→ **Required work**
Please reproduce, word for word, the part of the passage on New Jersey's data privacy law that opens with the words containing "In general, when" and closes with "subscribes to online.".

→ **Document passage**

· · · ·

New Jersey becomes the 13th state to pass similar data privacy rules, and several other state legislatures have pending bills. But some business leaders and the state’s largest press organization say New Jersey’s new requirements go further than other states, and language in the bill may open the door to excessive litigation.

Any website that collects data from more than 100,000 people per year is now required to inform each consumer and provide an opt-out option, according to the bill, which Gov. Phil Murphy signed on Jan. 17. The threshold is lowered to 25,000 consumers a year if the website is selling personal data.

State data privacy laws have come under fierce lobbying efforts by tech companies, including Amazon, Google and Meta. The companies spent more than $50 million in 2022 on federal lobbying around issues such as privacy and competition, and a federal bill to institute similar protections stalled out in 2022 after receiving bipartisan support, Bloomberg reported last year. The tech companies have also heavily lobbied state legislators.

New Jersey’s law is considered one of the strictest in the nation, according to state Sen. Raj Mukherji, a Jersey City Democrat, who sponsored the bill in the last legislative session, when he was an assemblymember.

“It has the strongest universal opt-out mechanism of any data privacy law in the country,” Mukherji said. “And it just puts consumers back in control of their own data.”

In general, when a website complies with a state’s privacy laws, a message appears informing the user that personal data is being collected, and providing an opportunity to opt out. The data collected can range from highly personal information collected on a dating or health app to information about what a person reads, buys or subscribes to online.

New Jersey’s law goes further than other states, Mukherji said, because companies are required to explicitly ask customers to opt in before collecting data on certain types of highly sensitive information, such as biometric data gathered by a health app. But the law doesn’t specify how sites and apps must ask for permission, and instead leaves that decision up to the companies.

“This important legislation will help consumers reclaim control over their own personal data, and allow them the choice to share information that is personal to them,” Murphy said in a press release after signing the bill.

· · · ·

→ **Data segment**
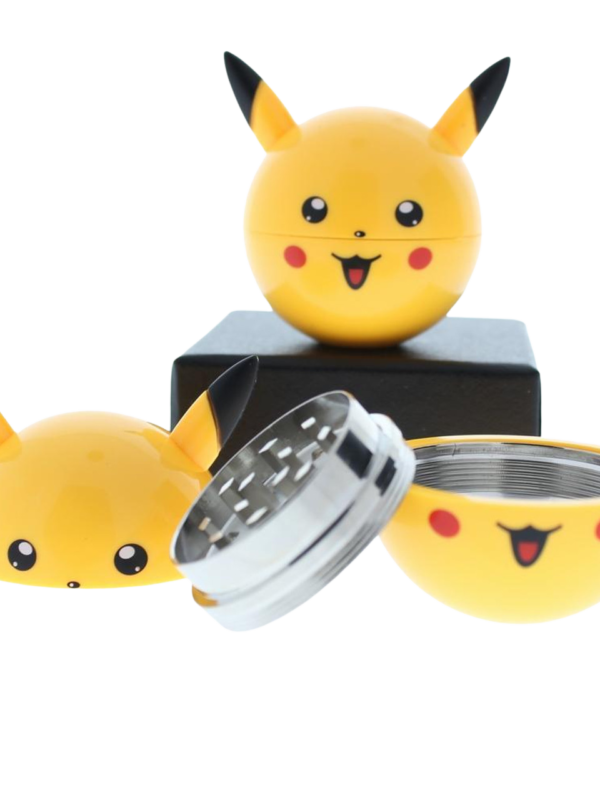 Grinder Pikachu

· · · ·

→ **Answer**
In general, when a website complies with a state’s privacy laws, a message appears informing the user that personal data is being collected, and providing an opportunity to opt out. The data collected can range from highly personal information collected on a dating or health app to information about what a person reads, buys or subscribes to online.